▸ **What is asked**
Continue the article about judging a hay-bale crop art competition in the Catskills, starting after its last sentence.

▸ **Article**
------

LAST SUNDAY I found myself standing in a field with the New Yorker’s art critic Peter Schjeldahl and the painter Lisa Jacobsen discussing the aesthetic qualities of bales of hay. We don’t confer over how perfect the corners were on a rectangular bale or how the plastic sheeting over a circular bale made them look like some kind of space-age marshmallows, none of that. There is no mention of the color of the hay. (It’s from last year. This year’s first cutting has only just happened here in the Catskills). We discuss what the hay has been turned into: Art. Crop art. We are judging Farming Bovina’s first annual Spring Fest Crop Art Competition. Other such competitions take place around the country. Towering Ferris wheels and castles have been built of hay, and come September there’s a month-long celebration of the material in Killington, Vt. Only we are in an isolated valley near a remote state forest, while someone in a neighboring field tills and sews rows of corn, and we take our job very, very seriously.
There is Hayhenge recreating Stonehenge in bales and Hooch Hay, in fact, called “Bernette Farms Underground,” a hay-bale speakeasy serving bourbon, created by three ad guys from Brooklyn. Gowanus, Carol Gardens and Williamsburg could be their names based on where they live, staking out the borough in all its hipness. Their entry is a bit meta. The name mocks gently(ish) another entrant, a local farmer. (That farmer himself is a former creative director for the financial services industry who’s upped stakes and moved to Bovina).

------

(Picture-based spatial questions)

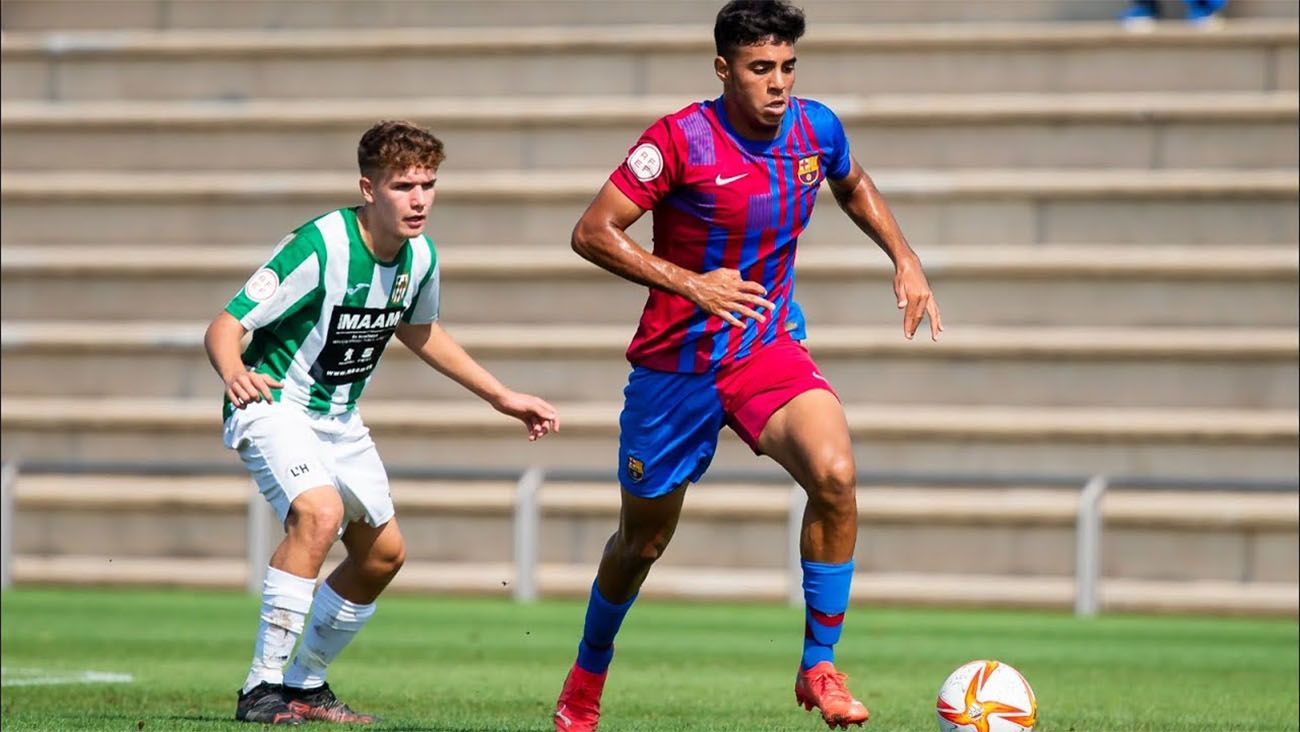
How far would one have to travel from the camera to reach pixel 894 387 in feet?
52.9

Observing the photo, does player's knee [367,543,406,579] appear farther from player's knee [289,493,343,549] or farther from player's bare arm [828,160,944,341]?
player's bare arm [828,160,944,341]

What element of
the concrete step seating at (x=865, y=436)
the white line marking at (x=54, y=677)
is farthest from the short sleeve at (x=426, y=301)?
the concrete step seating at (x=865, y=436)

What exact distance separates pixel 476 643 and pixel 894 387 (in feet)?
19.6

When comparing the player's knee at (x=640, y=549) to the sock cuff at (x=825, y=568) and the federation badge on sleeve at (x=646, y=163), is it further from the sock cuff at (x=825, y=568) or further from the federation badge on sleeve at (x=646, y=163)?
the federation badge on sleeve at (x=646, y=163)

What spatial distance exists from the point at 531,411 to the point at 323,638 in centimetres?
108

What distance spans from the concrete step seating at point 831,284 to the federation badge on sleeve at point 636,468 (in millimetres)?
10188

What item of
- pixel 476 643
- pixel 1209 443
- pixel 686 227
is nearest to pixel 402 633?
pixel 476 643

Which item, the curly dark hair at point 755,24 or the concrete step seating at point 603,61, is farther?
the concrete step seating at point 603,61

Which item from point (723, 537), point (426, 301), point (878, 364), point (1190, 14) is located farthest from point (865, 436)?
point (426, 301)

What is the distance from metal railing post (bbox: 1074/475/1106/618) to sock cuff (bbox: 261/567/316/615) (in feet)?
26.1

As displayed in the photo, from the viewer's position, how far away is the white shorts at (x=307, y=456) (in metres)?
6.61

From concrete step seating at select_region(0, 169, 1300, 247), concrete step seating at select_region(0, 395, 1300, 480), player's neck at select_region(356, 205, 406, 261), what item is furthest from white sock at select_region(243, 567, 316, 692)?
concrete step seating at select_region(0, 169, 1300, 247)

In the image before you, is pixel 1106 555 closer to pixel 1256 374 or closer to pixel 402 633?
pixel 1256 374

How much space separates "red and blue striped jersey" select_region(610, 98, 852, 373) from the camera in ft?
20.1
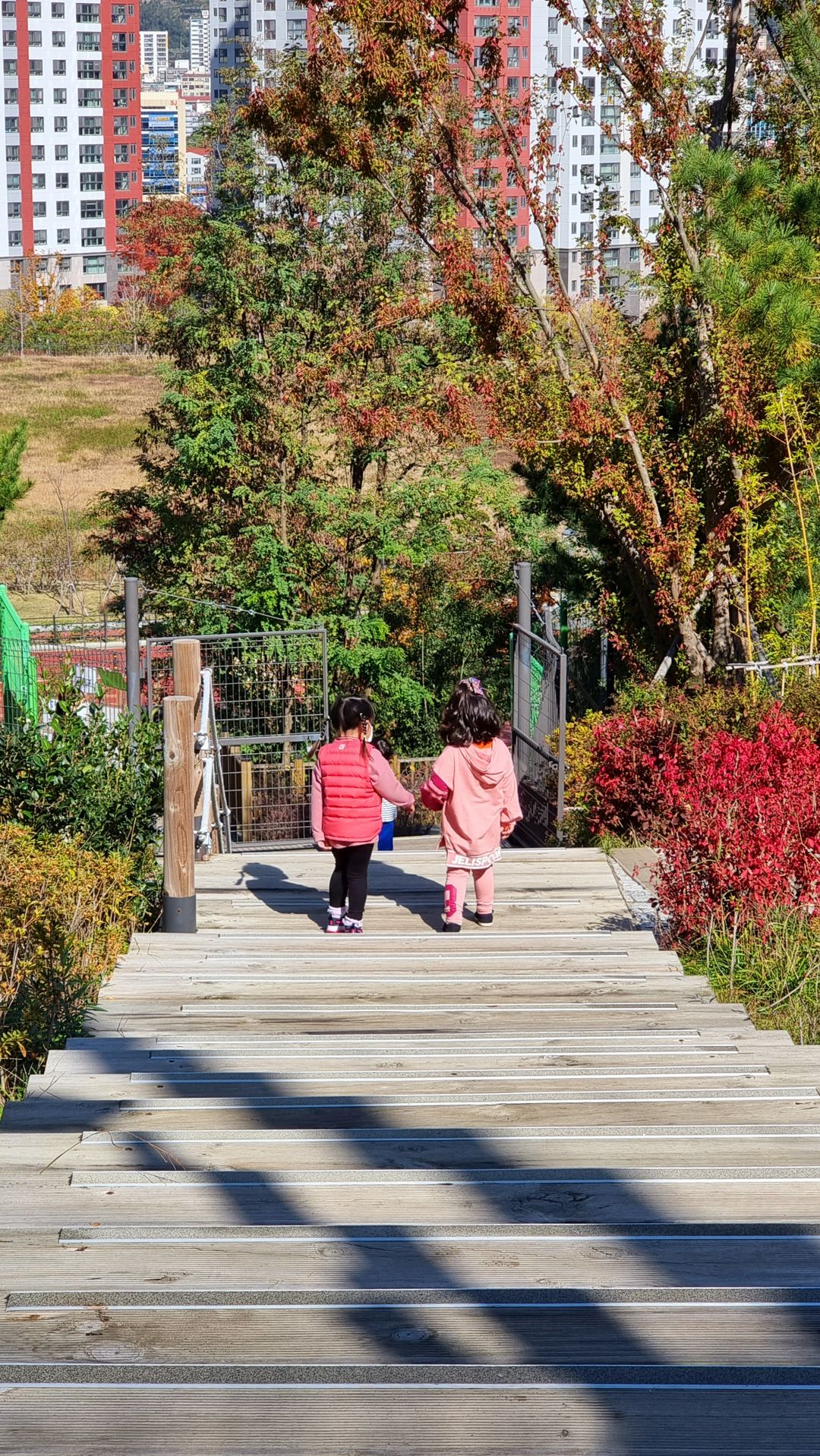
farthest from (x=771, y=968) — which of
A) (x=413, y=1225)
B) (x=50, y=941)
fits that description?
(x=413, y=1225)

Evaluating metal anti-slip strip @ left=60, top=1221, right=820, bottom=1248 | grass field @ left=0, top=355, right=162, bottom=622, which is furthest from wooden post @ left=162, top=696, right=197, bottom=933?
grass field @ left=0, top=355, right=162, bottom=622

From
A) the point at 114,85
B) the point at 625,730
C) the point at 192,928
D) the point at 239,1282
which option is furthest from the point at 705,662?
the point at 114,85

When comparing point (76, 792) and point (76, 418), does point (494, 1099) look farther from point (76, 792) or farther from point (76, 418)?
point (76, 418)

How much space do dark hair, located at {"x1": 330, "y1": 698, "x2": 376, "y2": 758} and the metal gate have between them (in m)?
5.52

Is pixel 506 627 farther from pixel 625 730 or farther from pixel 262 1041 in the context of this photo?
pixel 262 1041

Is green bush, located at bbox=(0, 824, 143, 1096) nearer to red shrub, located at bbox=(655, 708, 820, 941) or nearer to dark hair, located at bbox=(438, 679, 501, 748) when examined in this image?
dark hair, located at bbox=(438, 679, 501, 748)

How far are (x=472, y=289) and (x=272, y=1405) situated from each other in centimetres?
1178

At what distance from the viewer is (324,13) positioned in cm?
1266

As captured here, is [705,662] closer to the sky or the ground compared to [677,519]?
closer to the ground

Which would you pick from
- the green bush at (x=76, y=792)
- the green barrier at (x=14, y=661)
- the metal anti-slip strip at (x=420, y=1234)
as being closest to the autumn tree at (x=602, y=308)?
the green barrier at (x=14, y=661)

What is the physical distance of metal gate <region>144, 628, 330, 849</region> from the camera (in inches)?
518

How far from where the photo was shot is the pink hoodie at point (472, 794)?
6840 millimetres

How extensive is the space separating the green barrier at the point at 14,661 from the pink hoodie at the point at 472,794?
518 centimetres

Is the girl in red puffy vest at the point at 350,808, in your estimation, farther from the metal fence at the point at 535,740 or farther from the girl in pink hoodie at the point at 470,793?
the metal fence at the point at 535,740
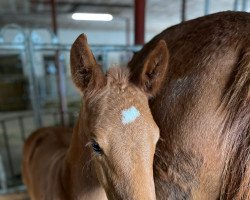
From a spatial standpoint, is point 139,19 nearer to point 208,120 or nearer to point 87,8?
point 208,120

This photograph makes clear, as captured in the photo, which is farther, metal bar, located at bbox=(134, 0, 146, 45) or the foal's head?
metal bar, located at bbox=(134, 0, 146, 45)

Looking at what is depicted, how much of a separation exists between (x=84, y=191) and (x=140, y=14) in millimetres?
1685

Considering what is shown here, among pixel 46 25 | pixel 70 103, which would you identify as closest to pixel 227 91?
pixel 70 103

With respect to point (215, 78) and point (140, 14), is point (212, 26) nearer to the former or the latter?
point (215, 78)

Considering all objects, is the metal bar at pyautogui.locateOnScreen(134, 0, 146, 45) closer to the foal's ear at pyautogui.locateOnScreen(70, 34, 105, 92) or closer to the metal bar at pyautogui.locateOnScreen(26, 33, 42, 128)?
the metal bar at pyautogui.locateOnScreen(26, 33, 42, 128)

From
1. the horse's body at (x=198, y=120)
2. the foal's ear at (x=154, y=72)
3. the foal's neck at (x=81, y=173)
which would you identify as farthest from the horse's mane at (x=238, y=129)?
the foal's neck at (x=81, y=173)

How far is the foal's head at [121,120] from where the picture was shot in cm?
86

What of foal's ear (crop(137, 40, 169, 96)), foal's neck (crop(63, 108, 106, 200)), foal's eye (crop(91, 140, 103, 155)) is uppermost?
foal's ear (crop(137, 40, 169, 96))

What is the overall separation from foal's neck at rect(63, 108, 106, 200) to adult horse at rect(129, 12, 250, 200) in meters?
0.28

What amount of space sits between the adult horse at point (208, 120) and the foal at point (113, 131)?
0.07 m

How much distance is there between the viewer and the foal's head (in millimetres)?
861

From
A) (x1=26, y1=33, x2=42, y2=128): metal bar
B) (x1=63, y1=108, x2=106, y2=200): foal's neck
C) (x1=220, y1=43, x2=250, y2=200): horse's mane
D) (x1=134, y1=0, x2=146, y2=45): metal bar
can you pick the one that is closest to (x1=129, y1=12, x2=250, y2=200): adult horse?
(x1=220, y1=43, x2=250, y2=200): horse's mane

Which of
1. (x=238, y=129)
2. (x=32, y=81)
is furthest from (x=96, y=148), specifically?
(x=32, y=81)

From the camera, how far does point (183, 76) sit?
1003 mm
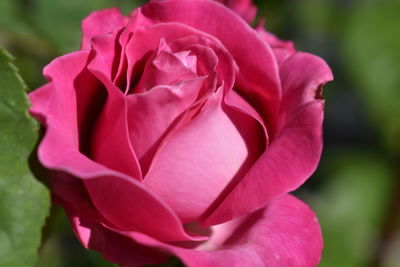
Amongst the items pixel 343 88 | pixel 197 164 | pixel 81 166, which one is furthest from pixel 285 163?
pixel 343 88

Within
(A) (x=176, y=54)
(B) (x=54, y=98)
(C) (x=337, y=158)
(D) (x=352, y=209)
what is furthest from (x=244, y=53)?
(C) (x=337, y=158)

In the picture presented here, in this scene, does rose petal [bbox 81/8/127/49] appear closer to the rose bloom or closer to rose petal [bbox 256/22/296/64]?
the rose bloom

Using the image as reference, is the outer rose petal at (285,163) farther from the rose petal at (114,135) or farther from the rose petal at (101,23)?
Result: the rose petal at (101,23)

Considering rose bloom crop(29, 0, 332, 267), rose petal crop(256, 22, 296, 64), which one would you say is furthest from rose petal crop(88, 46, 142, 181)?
rose petal crop(256, 22, 296, 64)

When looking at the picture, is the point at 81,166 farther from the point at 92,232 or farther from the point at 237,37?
the point at 237,37

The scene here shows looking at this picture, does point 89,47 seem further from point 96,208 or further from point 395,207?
point 395,207

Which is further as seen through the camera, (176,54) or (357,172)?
(357,172)

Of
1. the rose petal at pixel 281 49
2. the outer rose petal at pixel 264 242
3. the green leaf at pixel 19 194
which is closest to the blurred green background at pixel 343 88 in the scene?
the green leaf at pixel 19 194
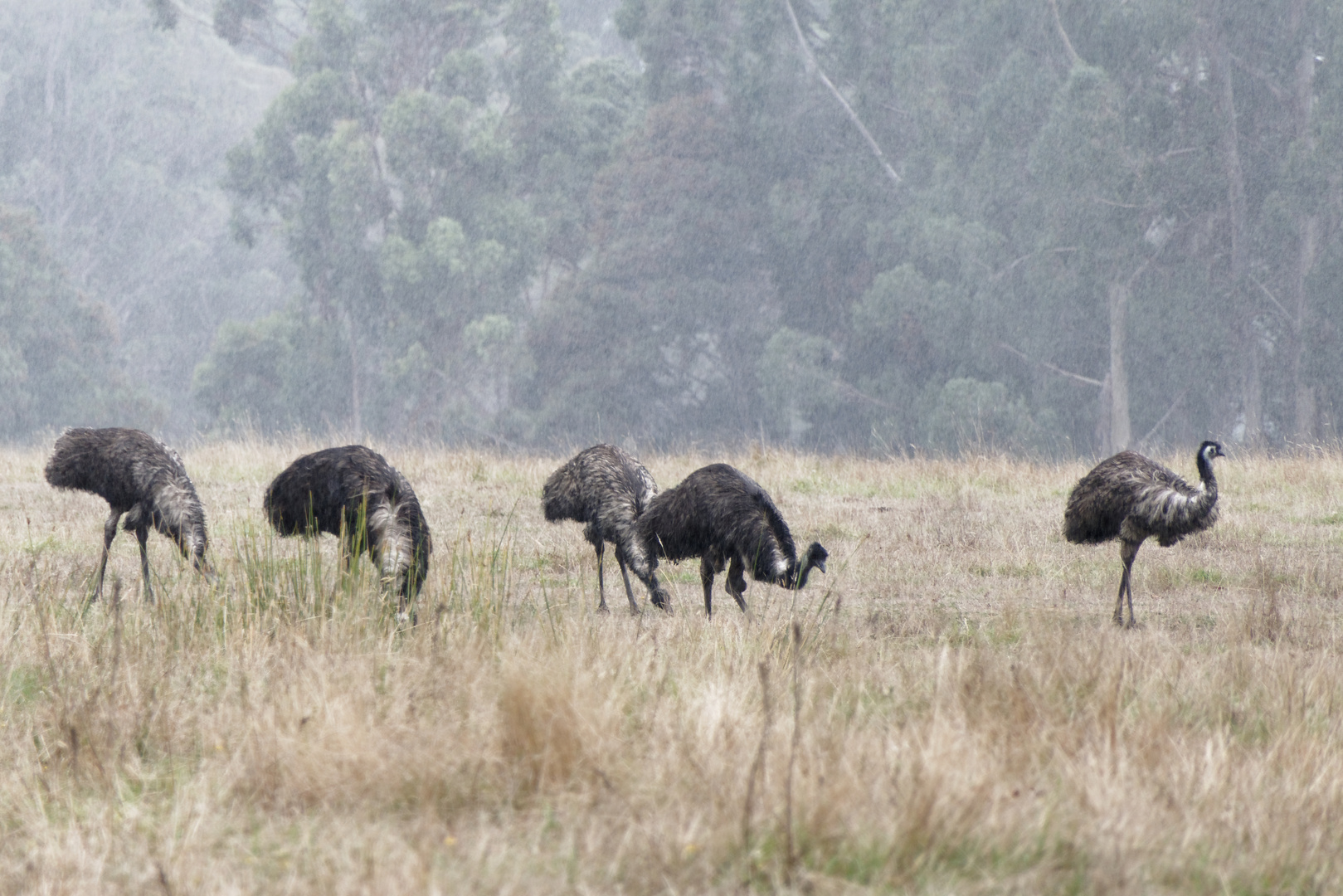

------

▸ **Written response**
Made from hay-bale walls, the speakeasy has a window (at which you give the password for entry) and is under a blue tarp that works like a blanket fort secured on the far side by a pickup. Inside are pillows and a hay bale as bar. While I am inside the bunker/ blanket fort / speakeasy drinking bourbon (I’ve always been a malt fan myself for anyone looking to bribe me for votes in the future), Gowanus, C.G. and Williamsburg try to come up with a password. This being Memorial Day Weekend they settle on Lincoln’s Secretary of War. For those who don’t know, and I certainly don’t, it’s Stanton.
Meanwhile the real Burnett, Steve Burnett, has made something called “Through The Looking Glass.” It looks like two nearly identical hay caterpillars (one is covered in agricultural fabric) angled up trying to cross through a great wire ring. The installation needs explanation, a bit of didactic text, and drawn on a paper plate is a legend explaining that the bales are two crop rows, representing winter and spring. Encircled in white tissue, the hoop is meant to be a mirror. It’s all supposed to suggest the stark difference between spring and winter. This year the change is particularly noticeable given the week before there was a hard frost, and today it’s 83 and sultry.
Someone whispers anxiously that Burnett had wanted a flaming hoop but that wasn’t allowed, in fact seems downright dangerous what with hay involved. We three judges stand and circle discussing the merits of the work. I believe we even use the word, “work.” We nod and confer. Hands are clasped, sweat brushed from brows, whether from the heat or toiling to make decisions is hard to tell. The lilting sounds of dulcimers float over on the breeze, and it all seems like being in a Jeremy Deller piece, celebrating vernacular art. Turns out he is remaking Stonehenge himself as a bouncy castle for the Cultural Olympiad celebrating the Olympics in London.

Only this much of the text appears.